At work, I use Visual Studio to do application development. I often have 3 or 4 instances running at once, working on different parts of applications that communicate with each other. The files I work on are typically small, because I embrace the concept of OO, and have lots of classes. Each class has a number of methods, and there are subroutines that break the methods down into smaller pieces.
Even with all that, though, some of the files run 60,000 lines, so code folding is essential. I know how to work in that environment.
However, when it really comes down to it, coding involves files that need to be edited, and Visual Studio provides a text editor.
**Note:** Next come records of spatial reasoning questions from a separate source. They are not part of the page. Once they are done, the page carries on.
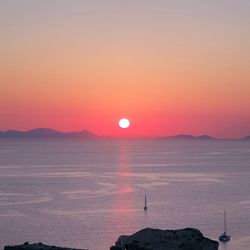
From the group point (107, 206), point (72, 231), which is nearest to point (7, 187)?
point (107, 206)

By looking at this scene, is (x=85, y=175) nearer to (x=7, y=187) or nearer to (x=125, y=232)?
(x=7, y=187)

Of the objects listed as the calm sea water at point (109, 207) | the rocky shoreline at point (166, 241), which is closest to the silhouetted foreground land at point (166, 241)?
the rocky shoreline at point (166, 241)

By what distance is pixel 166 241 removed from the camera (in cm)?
3606

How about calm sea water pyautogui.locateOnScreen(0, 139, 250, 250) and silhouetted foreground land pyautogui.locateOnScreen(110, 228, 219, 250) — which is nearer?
silhouetted foreground land pyautogui.locateOnScreen(110, 228, 219, 250)

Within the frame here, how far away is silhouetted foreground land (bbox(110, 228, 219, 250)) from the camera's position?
3559 centimetres

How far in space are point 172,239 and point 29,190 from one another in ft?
300

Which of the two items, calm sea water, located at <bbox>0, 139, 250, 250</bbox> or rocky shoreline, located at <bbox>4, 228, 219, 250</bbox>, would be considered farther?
calm sea water, located at <bbox>0, 139, 250, 250</bbox>

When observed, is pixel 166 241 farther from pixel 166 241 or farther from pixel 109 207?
pixel 109 207

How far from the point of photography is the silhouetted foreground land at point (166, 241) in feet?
117

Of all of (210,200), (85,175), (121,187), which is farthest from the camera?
(85,175)

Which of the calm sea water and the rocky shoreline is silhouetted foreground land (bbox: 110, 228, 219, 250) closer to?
the rocky shoreline

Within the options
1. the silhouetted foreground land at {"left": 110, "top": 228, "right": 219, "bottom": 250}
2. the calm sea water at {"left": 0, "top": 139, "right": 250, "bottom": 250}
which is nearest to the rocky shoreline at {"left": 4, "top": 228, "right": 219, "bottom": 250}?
the silhouetted foreground land at {"left": 110, "top": 228, "right": 219, "bottom": 250}

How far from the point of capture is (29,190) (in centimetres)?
12406

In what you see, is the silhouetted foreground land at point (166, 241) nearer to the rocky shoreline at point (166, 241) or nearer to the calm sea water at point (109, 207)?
the rocky shoreline at point (166, 241)
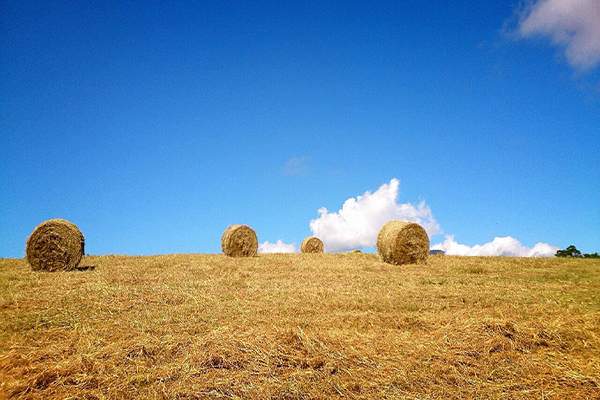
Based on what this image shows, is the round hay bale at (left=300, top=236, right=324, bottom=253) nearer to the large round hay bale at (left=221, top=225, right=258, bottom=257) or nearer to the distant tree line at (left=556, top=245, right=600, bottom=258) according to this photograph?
the large round hay bale at (left=221, top=225, right=258, bottom=257)

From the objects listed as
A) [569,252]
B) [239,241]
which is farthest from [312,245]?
[569,252]

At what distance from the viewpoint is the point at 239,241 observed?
20.4m

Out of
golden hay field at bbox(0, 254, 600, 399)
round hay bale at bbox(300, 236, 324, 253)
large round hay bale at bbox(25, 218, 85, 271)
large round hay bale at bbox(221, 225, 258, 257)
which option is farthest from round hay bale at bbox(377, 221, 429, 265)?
large round hay bale at bbox(25, 218, 85, 271)

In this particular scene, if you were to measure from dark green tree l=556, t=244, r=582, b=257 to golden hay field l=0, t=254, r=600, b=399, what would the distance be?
13120mm

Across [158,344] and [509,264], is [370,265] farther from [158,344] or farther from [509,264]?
[158,344]

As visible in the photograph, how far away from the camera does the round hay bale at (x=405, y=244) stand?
58.8ft

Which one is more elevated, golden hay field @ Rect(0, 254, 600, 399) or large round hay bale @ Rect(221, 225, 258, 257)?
large round hay bale @ Rect(221, 225, 258, 257)

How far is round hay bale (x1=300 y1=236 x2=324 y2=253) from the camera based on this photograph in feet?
88.6

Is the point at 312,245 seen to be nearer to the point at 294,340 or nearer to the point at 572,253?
the point at 572,253

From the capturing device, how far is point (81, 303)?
9.01m

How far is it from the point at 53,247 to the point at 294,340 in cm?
1277

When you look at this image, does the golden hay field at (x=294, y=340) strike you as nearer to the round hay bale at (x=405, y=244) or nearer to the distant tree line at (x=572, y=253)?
the round hay bale at (x=405, y=244)

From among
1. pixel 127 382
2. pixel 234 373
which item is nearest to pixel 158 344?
pixel 127 382

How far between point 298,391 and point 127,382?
230 cm
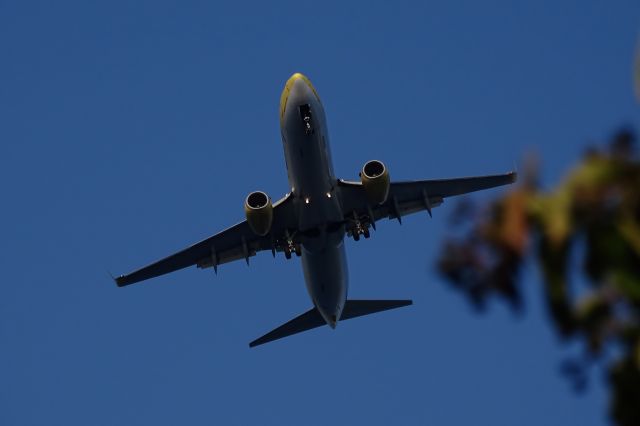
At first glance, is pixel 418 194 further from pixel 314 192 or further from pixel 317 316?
pixel 317 316

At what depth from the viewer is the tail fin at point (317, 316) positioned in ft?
142

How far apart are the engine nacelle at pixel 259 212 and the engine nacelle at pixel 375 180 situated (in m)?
4.20

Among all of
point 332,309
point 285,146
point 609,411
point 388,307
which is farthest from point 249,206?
point 609,411

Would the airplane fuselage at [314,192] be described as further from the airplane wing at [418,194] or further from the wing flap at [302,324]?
the wing flap at [302,324]

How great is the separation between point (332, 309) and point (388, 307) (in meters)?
3.58

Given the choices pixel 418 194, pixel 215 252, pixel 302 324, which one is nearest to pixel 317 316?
pixel 302 324

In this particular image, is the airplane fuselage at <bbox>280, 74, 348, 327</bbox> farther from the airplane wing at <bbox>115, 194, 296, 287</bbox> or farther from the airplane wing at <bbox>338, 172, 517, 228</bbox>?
Result: the airplane wing at <bbox>115, 194, 296, 287</bbox>

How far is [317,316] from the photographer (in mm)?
43906

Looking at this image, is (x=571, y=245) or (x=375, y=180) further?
(x=375, y=180)

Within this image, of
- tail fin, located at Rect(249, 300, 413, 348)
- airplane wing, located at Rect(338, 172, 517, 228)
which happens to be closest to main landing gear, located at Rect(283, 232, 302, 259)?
airplane wing, located at Rect(338, 172, 517, 228)

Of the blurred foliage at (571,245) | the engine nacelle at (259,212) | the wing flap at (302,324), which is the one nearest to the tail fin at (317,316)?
the wing flap at (302,324)

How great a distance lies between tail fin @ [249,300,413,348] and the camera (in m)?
43.4

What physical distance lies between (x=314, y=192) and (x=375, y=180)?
2785mm

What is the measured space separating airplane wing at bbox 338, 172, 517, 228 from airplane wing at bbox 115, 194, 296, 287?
4.16 m
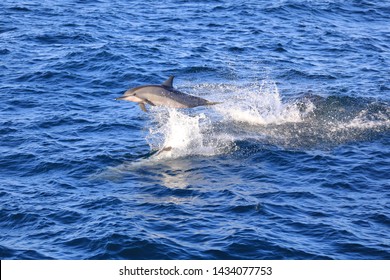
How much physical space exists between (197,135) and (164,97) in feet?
12.9

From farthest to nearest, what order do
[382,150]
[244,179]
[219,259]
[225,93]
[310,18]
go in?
[310,18], [225,93], [382,150], [244,179], [219,259]

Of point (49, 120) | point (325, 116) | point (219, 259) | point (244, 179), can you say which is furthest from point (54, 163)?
point (325, 116)

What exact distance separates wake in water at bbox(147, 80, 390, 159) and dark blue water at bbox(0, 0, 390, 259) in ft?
0.30

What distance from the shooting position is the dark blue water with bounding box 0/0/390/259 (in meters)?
23.0

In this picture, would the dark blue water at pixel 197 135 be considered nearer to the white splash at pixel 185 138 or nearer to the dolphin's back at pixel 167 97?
the white splash at pixel 185 138

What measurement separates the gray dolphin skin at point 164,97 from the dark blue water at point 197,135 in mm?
2564

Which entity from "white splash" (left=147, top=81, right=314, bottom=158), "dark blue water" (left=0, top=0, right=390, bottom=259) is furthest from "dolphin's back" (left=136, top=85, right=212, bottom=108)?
"white splash" (left=147, top=81, right=314, bottom=158)

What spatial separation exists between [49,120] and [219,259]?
14.1m

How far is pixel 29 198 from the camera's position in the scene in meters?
25.7

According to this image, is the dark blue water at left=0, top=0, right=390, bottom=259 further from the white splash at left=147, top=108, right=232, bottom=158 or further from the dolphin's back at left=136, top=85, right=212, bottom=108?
the dolphin's back at left=136, top=85, right=212, bottom=108

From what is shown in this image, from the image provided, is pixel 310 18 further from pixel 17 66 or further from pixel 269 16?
pixel 17 66

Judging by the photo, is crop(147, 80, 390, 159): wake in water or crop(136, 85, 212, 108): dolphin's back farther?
Result: crop(147, 80, 390, 159): wake in water

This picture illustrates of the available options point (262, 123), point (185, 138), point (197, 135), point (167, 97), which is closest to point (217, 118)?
point (262, 123)

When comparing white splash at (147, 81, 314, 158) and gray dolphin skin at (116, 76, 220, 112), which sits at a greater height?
gray dolphin skin at (116, 76, 220, 112)
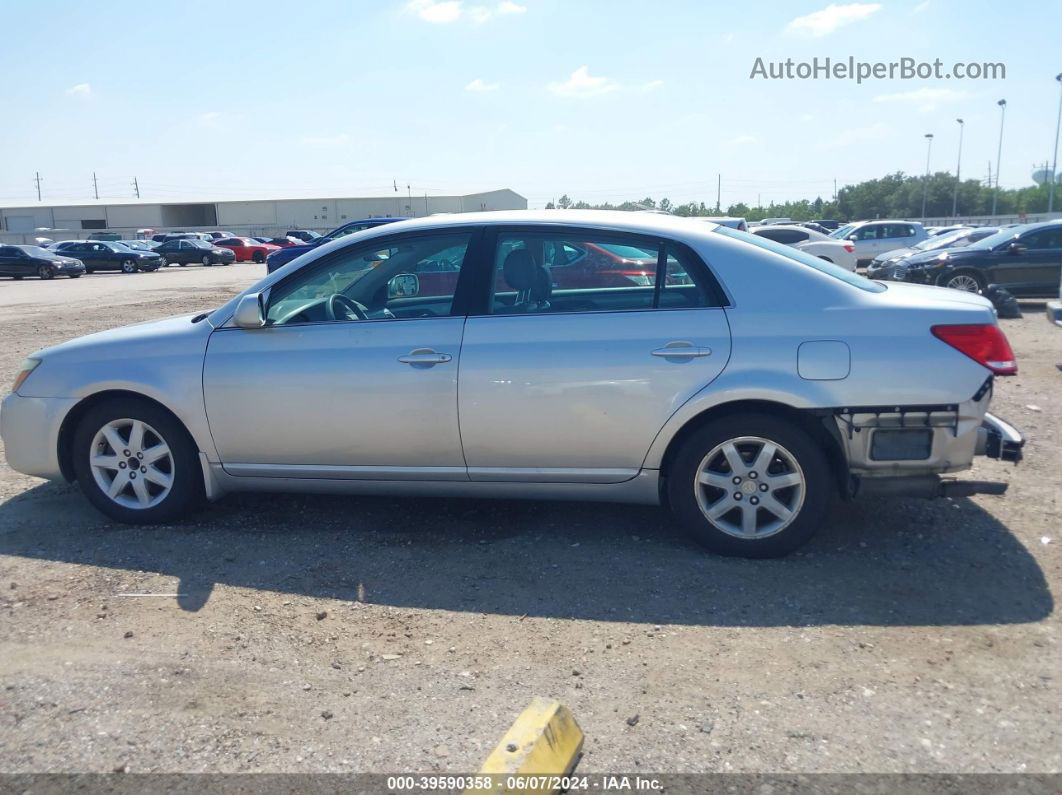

For blinking an LED or making a robot turn left or right, to avoid obstacles, or go straight when there are none, the simple text editor provided by the Arduino IDE is good enough. It supports cut, copy and paste, find, and replace/replace all. That's about all it really needs to do.
There are a handful of functions that are used over and over. How many times do you need intellisense to tell you that pinMode takes two arguments and that the first is the pin number and the second is the mode? How often do you forget that the modes are INPUT or OUTPUT?
I didn't say that the IDE was a great editor, but I think that all beginners should use it until the limitations become obvious AND ONEROUS. By then, though, they know enough about the tool chain and the Arduino library structure, etc. to know what instructions for setting up Eclipse or NetBeans, or Code::Blocks are telling them to do.
If you want to help a newbie that thinks he/she MUST use an advanced tool to blink an LED, be my guest.